NASA hosted a ribbon-cutting ceremony for its new Hydro Impact Center Aug. 9 at the agency’s Langley Research Center in Hampton, Va., officially christening the new facility more than two weeks after a mock-up version of the next U.S.-owned space capsule splashed down there in a water impact test.

The water impact tests of the Multi-Purpose Crew Vehicle (MPCV), the Lockheed Martin-built crew-carrying component of the next U.S.-owned space exploration system, took place July 21 at the Hydro center’s water basin, which holds about 378 million liters.

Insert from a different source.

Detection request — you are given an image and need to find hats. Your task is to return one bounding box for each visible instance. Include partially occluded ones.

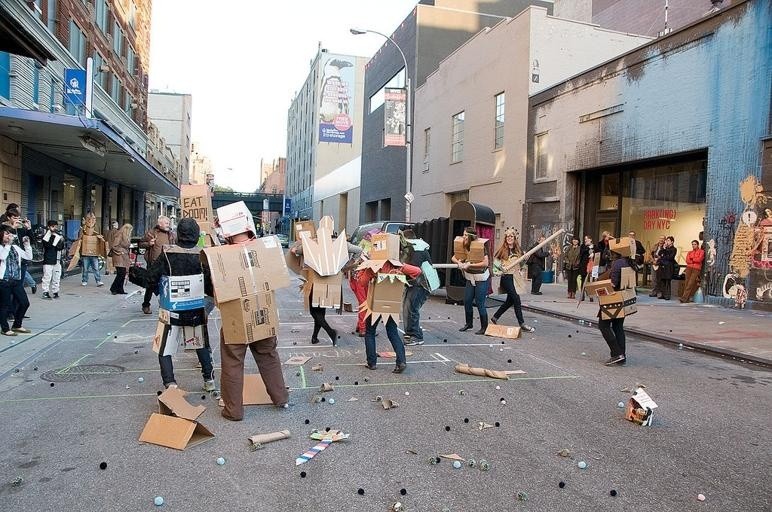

The Hydro Impact Center is a new addition to an old Langley facility known as The Gantry — a 73-meter-high steel A-frame structure built in 1965 for spacewalk training. The new Hydro Impact facility will be used to certify that future space transportation vehicles are capable of landing safely on water, NASA said.

The space agency had conducted three MPCV splashdown tests at press time. In the tests, the capsule is hoisted into the air by crane, swung out over the basin and dropped into the water at an angle. Similar tests were performed on Apollo-era crew capsules.

MPCV is the space capsule formerly known as Orion. It is to be the companion craft for the Space Launch System, a congressionally mandated heavy-lift rocket that NASA has been ordered to make ready for flight by 2016.

NASA has said that even an unmanned MPCV mission is unlikely until 2017. At that time, NASA Administrator Charles Bolden said, the craft will be sent out for a loop around the Moon. On the return trip, MPCV will build up enough speed for an Earth re-entry and water landing that will reflect the conditions astronauts would be subject to on return from a lunar mission.